2.1 Backup is point-in-time recovery

Backup answers:

Can I restore data to a previous point in time?

Backup protects against:

  • accidental delete
  • application corruption
  • ransomware-like overwrite if backup retained safely
  • operator mistake
  • bad deployment
  • partial data loss
  • need to recover a specific directory/file

Backup is not usually your low-latency live failover path.

2.2 Replication is standby data movement

Replication answers:

Can I keep another file system updated for resilience/DR?

Replication helps against:

  • file system-level issue
  • regional/AZ resilience needs
  • DR read or failover path
  • faster recovery than full restore
  • data protection to another Region/AZ

Replication does not automatically protect against logical corruption if the corrupted data replicates.

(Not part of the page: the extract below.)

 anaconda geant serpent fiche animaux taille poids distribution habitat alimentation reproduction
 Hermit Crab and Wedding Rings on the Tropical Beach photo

2.3 Lifecycle is cost and access policy

Lifecycle answers:

When should colder files transition to cheaper storage classes?

Lifecycle helps with:

  • cost optimization
  • cold data tiering
  • old home directories
  • rarely accessed files
  • long-lived shared archives

Lifecycle can hurt when:

  • application expects low-latency access to old files
  • first access to cold file surprises users
  • workload scans old directories
  • metadata-heavy access touches cold files repeatedly
  • retention is based on business state, not last access

2.4 Migration is correctness plus metadata

File migration is not just copying bytes.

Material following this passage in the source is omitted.